Exhibitions about the Second World War are, by and large, expected to be gruellingly dramatic affairs. Commemorating the 70th anniversary of its outbreak, however, the Imperial War Museum's new show is a rather different animal, capturing not the storm of conflict but its eerily quiet beginning.
A 1930s living room replete with replica wireless sets and reproduction newspapers sets the scene for headlines that emblazon the walls with optimistic – and misreported – news stories. "'Nazis cracking,' says Paris", reads one from the London Evening Standard. Meanwhile, cheery posters issue instructions to "Keep calm and carry on". The ration books on display look crisp and unused. These are the months of Britain's "phoney war", when the most damage the RAF inflicted on Germany was littering it with propaganda leaflets; the threat of full-blown military action as yet appeared unreal; the consequent sense of hardship and fear, and the extremes of bravery, cruelty and suffering that permeate the museum's permanent Second World War exhibition rooms are notable for their absence.
The star attraction of "Outbreak 1939" is Prime Minister Neville Chamberlain's diary from the period, on display for the first time. "War declared" is the hastily scrawled entry for 3 September. His pitiful radio announcement, which hit the airwaves at 11.15 that morning, booms with resignation from period-style headphones: "It is a sad day for us all. For none is it sadder than for me."
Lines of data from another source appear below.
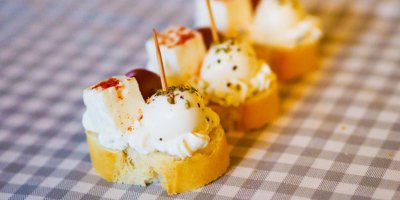 Tři sýrové jednohubky s mozzarellou, kostkou balkánského sýra a hroznem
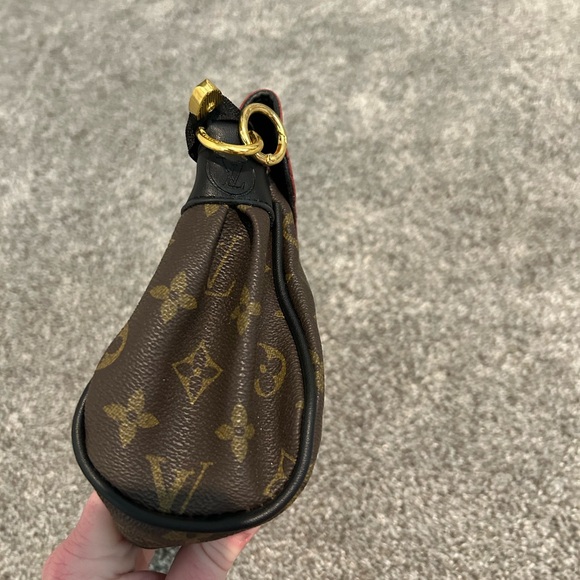 Cute crossbody - Picture 2 of 9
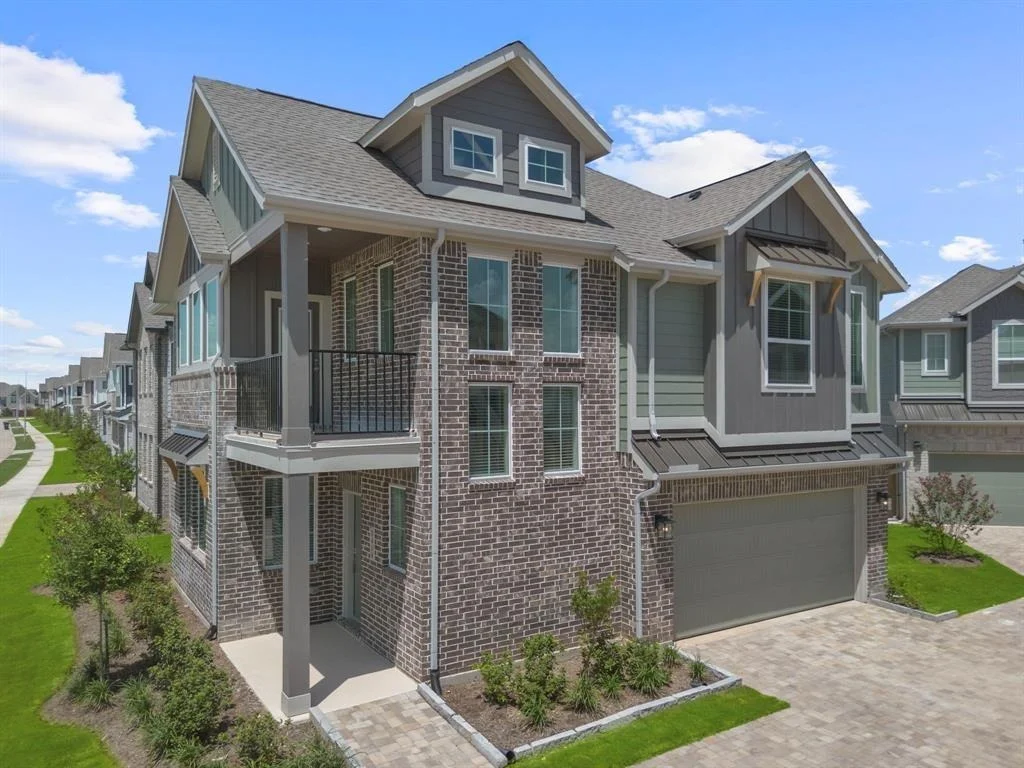 Photo of 1408 Shaded Rock Drive
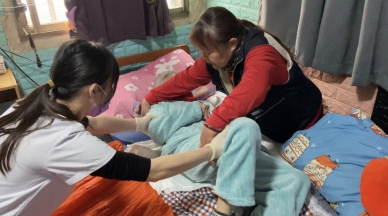 丈夫罹癌仍掛心臥床妻　創世到宅服務成長照家庭支柱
Chamberlain, much lambasted for his failed attempts to appease Hitler, seems to be the only figure genuinely distressed by the declaration of war in this exhibition. The rousing address of his political rival Winston Churchill to the House of Commons, in which he declaims that the conflict will "revive the stature of man", contrasts starkly with Chamberlain's letters to his sisters, recording his sleepless nights and "dreadful anxieties".
Meanwhile, it was business as usual for entrepreneurial Brits who rushed to cash in on the war. Blackout blinds and specially branded clips for holding them in place were churned out, turning one of the period's greatest public inconveniences into a lively industry. Also displayed are kitsch memorabilia teapots and satirical cartoon books, including the deliciously named Lewis Carroll spoof Adolf in Blunderland.
Personal testimonies included in "Outbreak 1939" cut across class and nationality divides. Interviews with Winston Churchill's daughter Mary and the Duke of Edinburgh's cousin Countess Mountbatten – both off riding their horses when the announcement was made – are screened alongside interviews with a Jamaican sailor and German U-boat wireless operator. Elsewhere, a German Jewish refugee tells the story of how she was interned by the Home Office, despite being signed off without restrictions by a tribunal.
Fresh though these are, it is telling just how far 70 years have brought us from the shadow of these great events: there are no fresh testimonies from any of the conflict's leading figures – the politicians and military bigwigs – who were still alive the last time the museum covered the period in 1969.
Instead, the museum's senior historian, Terry Charman, has created a bite-sized diary of those early war months, seen largely from the perspective of Joe Public. It is an engaging, although somewhat superficial, exercise. Designed to be accessible to "an intelligent 15-year-old", the captions illustrating the display are light on detail. Visitors looking for greater depth might want to invest in Charman's accompanying book.
Without this, there is no escaping the at times trivial tone of "Outbreak 1939". The colourful displays and cheery accounts jar with countless bloody tales in adjacent rooms of the Imperial War Museum. However, it is this very contrast that points up the strangeness of a world at war in name but not yet in action.